### EXERCISE REQUIREMENTS
[A] Answer these questions using the mailing-list post about a custom SQLite install path:
(i) Which web address does the post give for Debian's view on rpath?
(ii) What argument does the quoted developer question suggest adding to the "libtool --mode=link" calls?
(iii) On what date did Ondřej Surý write the message quoted in the post?
[B] Write the next part of the mailing-list post about a custom SQLite install path, starting after its final line.

### SOURCE EXCERPT
-------

[Opendnssec-user] Problem with custom sqlite install path
Ville Mattila
vmattila at csc.fi
Thu Apr 15 12:26:07 UTC 2010
Hi,
On Wed, 14 Apr 2010, Ondřej Surý wrote:
> On Tue, Apr 13, 2010 at 10:29, Ville Mattila <vmattila at csc.fi> wrote:
> I am not an expert, but I have some experience from Debian, where we
> fight rpath quite usually.
> Usually rpath is evil for distributions, since it causes all the
> strange things like the one you have described, etc., etc.
Indeed, Debian seems to discourage rpath usage in packages:
http://wiki.debian.org/RpathIssue
>> My question to OpenDNSSEC developers is that do you think "libtool
>> --mode=link" calls should include also "-rpath $SQLITE3" argument
>> where $SQLITE3 is the path specified by the user with "configure
>> --with-sqlite3"? Without this I'm unable to see how runtime linker
>> ever could locate the correct SQLite libraries that might reside
>> elsewhere from $libdir.
>
> Usually it's much better to not have rpath in binaries and let the
> dynamic linker do it's work.

-------

### DATASET EXTRACT
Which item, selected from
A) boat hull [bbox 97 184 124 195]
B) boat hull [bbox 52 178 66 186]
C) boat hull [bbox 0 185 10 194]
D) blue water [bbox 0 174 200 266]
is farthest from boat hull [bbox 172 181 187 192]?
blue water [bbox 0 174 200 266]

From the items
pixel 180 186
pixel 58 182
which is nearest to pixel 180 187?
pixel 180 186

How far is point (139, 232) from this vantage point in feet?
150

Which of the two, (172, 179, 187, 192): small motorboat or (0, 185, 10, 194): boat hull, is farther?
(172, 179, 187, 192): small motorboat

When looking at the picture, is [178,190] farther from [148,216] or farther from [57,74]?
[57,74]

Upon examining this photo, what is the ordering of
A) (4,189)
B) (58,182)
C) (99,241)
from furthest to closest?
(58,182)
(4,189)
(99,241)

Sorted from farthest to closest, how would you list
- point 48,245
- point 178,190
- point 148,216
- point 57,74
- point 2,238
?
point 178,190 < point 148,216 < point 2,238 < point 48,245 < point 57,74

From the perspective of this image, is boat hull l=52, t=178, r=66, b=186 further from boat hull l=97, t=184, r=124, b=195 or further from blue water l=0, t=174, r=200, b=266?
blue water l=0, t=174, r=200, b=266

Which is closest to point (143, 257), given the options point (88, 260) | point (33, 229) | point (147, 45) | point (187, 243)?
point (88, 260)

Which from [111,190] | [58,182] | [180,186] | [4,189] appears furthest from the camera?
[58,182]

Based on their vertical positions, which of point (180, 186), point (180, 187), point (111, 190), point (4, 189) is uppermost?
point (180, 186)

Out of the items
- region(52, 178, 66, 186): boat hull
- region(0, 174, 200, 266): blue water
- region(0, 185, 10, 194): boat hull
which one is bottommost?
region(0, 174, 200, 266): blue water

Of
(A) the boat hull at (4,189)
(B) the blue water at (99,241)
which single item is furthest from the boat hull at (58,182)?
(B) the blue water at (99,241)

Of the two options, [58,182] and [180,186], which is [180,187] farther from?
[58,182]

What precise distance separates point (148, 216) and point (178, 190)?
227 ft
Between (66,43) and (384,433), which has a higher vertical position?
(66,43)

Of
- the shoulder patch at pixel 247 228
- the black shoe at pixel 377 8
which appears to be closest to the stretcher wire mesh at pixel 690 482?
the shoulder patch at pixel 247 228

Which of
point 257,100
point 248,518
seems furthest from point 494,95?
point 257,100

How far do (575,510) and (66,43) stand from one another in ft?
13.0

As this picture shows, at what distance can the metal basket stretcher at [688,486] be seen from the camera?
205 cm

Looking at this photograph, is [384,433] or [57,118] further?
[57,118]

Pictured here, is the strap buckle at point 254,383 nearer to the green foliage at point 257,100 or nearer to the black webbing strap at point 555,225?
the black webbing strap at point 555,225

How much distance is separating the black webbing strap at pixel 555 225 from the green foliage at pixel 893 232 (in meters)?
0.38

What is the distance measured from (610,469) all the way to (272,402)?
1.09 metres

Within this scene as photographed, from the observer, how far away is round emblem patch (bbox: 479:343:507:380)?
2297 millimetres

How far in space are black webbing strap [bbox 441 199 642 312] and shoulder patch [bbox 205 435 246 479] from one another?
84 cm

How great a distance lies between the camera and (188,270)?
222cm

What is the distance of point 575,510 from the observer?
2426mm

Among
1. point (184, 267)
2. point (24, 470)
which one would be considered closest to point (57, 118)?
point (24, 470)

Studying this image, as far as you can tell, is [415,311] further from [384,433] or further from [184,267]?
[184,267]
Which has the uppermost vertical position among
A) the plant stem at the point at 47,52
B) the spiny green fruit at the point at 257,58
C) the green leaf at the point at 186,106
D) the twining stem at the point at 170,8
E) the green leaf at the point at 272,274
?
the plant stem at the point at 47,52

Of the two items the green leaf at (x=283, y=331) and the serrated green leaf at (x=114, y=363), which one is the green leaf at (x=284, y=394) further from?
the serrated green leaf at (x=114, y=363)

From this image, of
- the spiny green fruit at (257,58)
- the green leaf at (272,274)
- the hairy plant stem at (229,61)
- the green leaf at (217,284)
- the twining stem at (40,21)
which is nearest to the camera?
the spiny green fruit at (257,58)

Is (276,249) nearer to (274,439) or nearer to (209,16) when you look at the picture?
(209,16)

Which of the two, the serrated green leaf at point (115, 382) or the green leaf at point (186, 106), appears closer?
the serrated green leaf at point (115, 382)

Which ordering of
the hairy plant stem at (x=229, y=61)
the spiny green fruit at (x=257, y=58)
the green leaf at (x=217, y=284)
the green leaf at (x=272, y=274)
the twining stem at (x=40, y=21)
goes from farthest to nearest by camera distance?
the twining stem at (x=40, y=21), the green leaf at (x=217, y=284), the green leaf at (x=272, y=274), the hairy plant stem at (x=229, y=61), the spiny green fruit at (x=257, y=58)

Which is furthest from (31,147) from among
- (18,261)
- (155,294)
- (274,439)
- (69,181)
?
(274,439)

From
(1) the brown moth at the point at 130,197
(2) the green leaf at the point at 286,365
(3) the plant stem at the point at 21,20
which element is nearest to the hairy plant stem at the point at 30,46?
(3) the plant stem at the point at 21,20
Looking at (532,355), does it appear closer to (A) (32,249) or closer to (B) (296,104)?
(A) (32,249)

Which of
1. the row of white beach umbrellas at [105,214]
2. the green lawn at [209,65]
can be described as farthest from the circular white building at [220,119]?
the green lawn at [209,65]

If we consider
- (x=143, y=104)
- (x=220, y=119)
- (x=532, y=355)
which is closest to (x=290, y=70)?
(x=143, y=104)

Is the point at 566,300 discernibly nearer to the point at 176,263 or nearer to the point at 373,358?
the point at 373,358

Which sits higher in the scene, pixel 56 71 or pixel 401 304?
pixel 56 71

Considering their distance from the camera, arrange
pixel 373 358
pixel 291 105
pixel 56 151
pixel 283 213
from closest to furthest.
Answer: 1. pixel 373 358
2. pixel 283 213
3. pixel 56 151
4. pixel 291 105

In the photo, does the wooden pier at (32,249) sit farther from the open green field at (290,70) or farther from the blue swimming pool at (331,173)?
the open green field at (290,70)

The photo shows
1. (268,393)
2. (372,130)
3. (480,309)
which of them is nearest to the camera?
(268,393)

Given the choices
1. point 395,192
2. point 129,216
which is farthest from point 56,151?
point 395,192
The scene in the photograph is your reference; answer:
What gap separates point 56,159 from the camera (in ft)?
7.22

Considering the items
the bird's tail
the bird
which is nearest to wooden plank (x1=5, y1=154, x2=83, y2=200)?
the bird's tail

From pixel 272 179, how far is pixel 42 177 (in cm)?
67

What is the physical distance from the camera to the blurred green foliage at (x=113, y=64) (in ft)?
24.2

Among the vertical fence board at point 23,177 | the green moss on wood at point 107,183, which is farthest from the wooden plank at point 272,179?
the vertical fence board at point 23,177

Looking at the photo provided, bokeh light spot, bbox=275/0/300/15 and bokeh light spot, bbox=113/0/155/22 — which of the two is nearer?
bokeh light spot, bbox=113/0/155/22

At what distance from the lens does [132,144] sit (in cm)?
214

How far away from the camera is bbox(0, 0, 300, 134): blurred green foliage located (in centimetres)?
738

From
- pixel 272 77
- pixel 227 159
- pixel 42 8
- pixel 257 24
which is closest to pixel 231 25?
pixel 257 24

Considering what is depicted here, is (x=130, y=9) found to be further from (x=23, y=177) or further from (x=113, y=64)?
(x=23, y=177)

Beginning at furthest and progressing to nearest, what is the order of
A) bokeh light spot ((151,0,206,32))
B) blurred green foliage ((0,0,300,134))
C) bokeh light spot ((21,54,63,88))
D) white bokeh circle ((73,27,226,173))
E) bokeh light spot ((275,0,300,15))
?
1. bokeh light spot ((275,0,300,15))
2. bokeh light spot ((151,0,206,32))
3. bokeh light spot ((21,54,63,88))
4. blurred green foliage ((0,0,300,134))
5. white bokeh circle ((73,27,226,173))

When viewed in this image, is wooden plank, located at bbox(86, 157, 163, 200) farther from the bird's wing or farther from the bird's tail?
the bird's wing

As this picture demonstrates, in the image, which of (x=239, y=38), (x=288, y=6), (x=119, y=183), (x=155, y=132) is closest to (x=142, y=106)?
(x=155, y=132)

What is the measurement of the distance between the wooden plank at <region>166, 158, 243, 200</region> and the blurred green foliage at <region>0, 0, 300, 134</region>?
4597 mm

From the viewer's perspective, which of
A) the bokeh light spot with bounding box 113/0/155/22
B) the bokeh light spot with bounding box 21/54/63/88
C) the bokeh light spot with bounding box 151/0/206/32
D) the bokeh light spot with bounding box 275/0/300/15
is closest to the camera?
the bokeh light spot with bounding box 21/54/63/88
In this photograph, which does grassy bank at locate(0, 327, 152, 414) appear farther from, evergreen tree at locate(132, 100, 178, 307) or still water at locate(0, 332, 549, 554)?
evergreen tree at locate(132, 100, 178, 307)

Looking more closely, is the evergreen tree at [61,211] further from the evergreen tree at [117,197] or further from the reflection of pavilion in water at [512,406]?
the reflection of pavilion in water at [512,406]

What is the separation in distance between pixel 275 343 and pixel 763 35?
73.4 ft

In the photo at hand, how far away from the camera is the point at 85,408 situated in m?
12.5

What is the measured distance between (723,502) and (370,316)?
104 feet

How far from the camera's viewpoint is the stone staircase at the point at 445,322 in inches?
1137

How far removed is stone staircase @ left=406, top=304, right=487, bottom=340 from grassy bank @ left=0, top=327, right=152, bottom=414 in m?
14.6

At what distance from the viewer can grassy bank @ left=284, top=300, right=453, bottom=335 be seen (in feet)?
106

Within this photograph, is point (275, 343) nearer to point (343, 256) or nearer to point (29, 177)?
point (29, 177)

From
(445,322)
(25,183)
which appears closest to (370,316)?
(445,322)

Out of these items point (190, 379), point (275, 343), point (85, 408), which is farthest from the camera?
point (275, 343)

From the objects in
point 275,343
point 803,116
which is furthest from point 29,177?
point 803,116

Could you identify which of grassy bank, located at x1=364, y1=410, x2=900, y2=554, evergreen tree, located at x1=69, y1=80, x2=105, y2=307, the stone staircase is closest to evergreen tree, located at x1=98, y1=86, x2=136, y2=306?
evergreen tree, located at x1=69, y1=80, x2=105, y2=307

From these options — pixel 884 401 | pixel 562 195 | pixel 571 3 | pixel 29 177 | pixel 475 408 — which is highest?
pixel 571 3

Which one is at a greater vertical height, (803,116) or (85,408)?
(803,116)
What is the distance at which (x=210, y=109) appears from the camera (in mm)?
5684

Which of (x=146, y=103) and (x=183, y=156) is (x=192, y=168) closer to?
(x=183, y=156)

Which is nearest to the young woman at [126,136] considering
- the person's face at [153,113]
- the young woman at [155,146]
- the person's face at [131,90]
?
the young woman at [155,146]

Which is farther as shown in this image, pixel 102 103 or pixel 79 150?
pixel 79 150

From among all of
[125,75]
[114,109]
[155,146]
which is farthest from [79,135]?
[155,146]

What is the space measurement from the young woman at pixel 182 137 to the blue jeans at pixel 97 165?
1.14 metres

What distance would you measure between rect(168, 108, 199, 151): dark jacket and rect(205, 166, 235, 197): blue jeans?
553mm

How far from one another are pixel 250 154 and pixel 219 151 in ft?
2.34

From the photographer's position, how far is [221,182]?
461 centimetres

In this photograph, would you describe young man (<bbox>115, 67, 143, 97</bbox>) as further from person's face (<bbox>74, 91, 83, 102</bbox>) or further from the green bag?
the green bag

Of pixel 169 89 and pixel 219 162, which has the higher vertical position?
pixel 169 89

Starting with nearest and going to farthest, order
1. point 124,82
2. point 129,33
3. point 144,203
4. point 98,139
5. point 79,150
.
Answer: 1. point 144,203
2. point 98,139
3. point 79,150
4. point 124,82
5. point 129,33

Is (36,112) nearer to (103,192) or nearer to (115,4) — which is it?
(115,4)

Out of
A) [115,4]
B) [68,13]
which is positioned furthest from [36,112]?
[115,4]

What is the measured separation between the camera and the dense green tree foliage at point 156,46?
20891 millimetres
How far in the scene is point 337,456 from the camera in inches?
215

-------

### ANSWER LIST
[A]
(i) http://wiki.debian.org/RpathIssue
(ii) "-rpath $SQLITE3"
(iii) Wednesday, 14 April 2010

[B]
>
> But that's not your case - Try to find utility named chrpath and run
> chrpath -r ${SQLITE3_PATH} ${binary} .
> (http://linux.die.net/man/1/chrpath)
Thanks for the hint. I'll try if mangling the binaries chrpath would
let me ditch some of the awful sed etc. hacks I've currently in the RPM
package for building a custom new enough sqlite and statically linking
it into the opendnssec binaries.
>> (And obviously adding $SQLITE3 to ld.so.conf
>> is not an acceptable option because all other programs runtime linked
>> to SQLite would end up using the custom libraries as well.)
>
> And is that a problem? sqlite3 libraries have same SONAME, so they
> should be compatible with newer sqlite3 library.
Yes it is a problem.
If I expose the custom sqlite3 libraries by adding their install path
(/opt/opendnssec-sqlite/lib) to ld.so.conf it would be practically same as
replacing the system default sqlite3 installation directly (in /usr/lib*):
All programs (including e.g. /bin/rpm) would thereafter be linked to my
custom /opt/opendnssec-sqlite/lib/libsqlite3.so.0 and nobody would be
using the official /usr/lib*/libsqlite3.so.0. I'm afraid of the
newer sqlite3 libraries being incompatible/buggy wrt RHEL5 tools and
thus would prefer only opendnssec using the custom sqlite3 libraries.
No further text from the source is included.